_Brief_: Return every line of the records below that contains the string "mural", copying each line in full. Case counts.

_Data to use_:
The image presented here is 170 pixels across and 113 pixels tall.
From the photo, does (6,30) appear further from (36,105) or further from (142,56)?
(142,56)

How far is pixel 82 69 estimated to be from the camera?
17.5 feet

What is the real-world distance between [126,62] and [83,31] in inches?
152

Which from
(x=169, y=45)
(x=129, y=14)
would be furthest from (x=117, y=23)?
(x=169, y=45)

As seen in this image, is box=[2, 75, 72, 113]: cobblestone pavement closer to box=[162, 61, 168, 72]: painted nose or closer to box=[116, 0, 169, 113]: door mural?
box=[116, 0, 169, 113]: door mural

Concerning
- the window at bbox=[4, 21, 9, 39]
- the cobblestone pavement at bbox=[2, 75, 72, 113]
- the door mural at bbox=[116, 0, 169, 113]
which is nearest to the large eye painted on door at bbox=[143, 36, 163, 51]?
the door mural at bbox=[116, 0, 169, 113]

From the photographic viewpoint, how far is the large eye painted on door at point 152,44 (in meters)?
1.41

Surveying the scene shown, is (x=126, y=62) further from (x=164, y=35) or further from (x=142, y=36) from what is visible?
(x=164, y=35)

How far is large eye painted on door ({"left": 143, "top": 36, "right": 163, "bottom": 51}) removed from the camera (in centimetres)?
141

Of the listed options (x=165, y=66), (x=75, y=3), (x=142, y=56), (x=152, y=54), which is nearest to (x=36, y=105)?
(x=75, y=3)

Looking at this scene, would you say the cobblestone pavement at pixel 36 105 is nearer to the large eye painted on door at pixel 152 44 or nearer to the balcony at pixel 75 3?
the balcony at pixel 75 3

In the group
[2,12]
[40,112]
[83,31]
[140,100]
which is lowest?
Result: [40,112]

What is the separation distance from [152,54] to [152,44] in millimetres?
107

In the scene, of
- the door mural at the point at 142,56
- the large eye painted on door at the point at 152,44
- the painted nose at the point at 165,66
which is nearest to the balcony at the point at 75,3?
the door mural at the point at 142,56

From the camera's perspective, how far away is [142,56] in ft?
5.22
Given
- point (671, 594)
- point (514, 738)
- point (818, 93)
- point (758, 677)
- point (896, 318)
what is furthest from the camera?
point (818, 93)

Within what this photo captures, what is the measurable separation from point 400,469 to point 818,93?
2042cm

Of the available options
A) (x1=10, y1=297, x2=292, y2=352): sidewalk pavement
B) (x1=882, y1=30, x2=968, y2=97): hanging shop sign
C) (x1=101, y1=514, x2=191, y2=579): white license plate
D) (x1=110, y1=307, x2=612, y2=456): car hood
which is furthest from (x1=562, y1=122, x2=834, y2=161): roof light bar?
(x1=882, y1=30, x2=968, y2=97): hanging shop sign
---
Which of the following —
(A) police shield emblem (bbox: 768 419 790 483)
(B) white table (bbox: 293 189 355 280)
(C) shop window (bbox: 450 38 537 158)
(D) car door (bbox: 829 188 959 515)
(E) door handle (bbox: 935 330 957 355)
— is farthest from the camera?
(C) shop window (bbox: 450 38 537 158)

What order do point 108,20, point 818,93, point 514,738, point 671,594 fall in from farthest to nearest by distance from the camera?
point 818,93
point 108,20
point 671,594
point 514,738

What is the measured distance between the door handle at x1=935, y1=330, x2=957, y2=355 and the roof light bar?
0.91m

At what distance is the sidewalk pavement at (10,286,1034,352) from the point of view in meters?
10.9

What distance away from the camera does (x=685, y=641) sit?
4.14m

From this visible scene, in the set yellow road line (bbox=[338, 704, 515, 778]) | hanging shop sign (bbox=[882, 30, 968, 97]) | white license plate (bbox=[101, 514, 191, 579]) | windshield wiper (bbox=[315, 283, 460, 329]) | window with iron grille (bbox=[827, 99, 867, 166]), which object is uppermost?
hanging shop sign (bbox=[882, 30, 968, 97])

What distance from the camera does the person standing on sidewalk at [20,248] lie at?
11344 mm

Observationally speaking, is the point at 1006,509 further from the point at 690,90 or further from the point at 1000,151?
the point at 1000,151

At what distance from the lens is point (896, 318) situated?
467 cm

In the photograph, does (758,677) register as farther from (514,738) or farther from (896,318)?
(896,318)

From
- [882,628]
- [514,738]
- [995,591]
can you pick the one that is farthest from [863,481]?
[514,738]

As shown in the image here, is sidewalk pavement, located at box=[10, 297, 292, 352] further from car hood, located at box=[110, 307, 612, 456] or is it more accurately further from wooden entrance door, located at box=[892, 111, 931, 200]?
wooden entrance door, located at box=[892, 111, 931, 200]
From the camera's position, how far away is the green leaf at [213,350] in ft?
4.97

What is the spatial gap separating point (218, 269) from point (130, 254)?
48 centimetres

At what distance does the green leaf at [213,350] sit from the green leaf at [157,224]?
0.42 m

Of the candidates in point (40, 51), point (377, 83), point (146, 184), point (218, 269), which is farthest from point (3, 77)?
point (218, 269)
--
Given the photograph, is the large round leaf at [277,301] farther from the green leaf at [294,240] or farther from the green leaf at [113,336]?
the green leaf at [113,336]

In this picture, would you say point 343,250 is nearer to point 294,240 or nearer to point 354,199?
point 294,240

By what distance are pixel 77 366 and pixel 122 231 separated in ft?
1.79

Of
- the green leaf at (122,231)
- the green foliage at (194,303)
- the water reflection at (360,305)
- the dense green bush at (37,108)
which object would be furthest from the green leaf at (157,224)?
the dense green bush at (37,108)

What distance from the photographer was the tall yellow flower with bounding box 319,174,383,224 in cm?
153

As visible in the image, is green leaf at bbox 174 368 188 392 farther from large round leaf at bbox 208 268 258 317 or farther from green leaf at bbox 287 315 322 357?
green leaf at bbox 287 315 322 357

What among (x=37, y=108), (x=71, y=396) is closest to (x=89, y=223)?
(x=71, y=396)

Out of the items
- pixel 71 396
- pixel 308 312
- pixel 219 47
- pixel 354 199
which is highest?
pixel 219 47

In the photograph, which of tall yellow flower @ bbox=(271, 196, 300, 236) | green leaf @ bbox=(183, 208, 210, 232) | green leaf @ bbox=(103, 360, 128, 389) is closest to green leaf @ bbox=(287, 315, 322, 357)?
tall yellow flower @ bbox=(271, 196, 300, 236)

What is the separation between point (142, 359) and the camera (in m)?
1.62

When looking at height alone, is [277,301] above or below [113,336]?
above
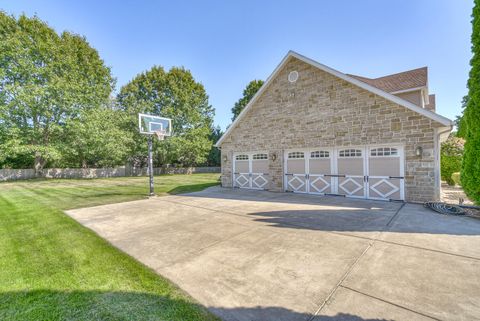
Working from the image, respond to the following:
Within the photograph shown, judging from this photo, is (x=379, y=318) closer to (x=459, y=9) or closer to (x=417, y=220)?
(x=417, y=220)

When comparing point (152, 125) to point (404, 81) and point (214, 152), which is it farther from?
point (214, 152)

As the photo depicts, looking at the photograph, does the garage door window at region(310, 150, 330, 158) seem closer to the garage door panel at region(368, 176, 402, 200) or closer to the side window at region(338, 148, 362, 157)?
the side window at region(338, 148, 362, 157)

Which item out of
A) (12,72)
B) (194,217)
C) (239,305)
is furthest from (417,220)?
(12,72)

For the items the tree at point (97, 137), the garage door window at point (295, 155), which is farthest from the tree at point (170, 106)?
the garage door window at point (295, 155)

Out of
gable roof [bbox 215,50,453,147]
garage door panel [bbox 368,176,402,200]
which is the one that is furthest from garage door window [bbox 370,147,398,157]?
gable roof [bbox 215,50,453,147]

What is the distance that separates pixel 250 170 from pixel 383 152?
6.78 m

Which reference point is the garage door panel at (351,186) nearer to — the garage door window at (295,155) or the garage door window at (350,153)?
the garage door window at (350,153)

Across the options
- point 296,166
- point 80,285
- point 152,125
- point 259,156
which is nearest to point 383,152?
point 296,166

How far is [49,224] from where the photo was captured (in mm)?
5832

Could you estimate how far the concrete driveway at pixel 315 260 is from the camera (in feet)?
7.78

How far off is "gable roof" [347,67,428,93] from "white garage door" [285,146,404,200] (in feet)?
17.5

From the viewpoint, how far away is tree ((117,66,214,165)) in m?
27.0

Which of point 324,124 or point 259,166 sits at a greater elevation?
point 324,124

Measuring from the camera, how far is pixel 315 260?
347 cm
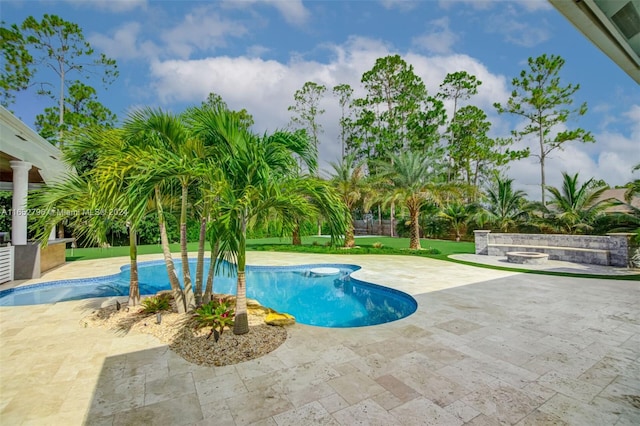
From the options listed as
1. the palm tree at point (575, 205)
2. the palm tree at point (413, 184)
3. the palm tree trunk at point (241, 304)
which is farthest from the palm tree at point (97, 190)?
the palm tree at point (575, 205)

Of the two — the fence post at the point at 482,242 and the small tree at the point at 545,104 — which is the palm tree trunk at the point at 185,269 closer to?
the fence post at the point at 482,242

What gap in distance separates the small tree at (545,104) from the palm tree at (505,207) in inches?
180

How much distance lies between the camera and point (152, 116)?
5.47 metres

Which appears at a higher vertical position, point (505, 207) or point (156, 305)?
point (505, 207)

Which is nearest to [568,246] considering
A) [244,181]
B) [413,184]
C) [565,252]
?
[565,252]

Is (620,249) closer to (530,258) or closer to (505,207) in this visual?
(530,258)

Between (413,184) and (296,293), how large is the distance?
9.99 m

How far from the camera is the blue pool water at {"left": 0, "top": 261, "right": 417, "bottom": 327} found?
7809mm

_Answer below_:
As seen in this image, is box=[2, 75, 72, 113]: cobblestone pavement closer to box=[162, 61, 168, 72]: painted nose or closer to box=[116, 0, 169, 113]: door mural?
box=[116, 0, 169, 113]: door mural
- the door mural at bbox=[116, 0, 169, 113]
the door mural at bbox=[116, 0, 169, 113]
- the door mural at the point at 142,56
the door mural at the point at 142,56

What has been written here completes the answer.